Stored items
════════════════════

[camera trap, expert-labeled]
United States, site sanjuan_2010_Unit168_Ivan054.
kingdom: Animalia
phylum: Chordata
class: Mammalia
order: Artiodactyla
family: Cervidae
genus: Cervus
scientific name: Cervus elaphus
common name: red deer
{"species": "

════════════════════

| PROBLEM TO WORK ON |
Exactly and only the lines from the line containing "class: Mammalia" through the final line of the records above must be returned.

| ANSWER SECTION |
class: Mammalia
order: Artiodactyla
family: Cervidae
genus: Cervus
scientific name: Cervus elaphus
common name: red deer
{"species": "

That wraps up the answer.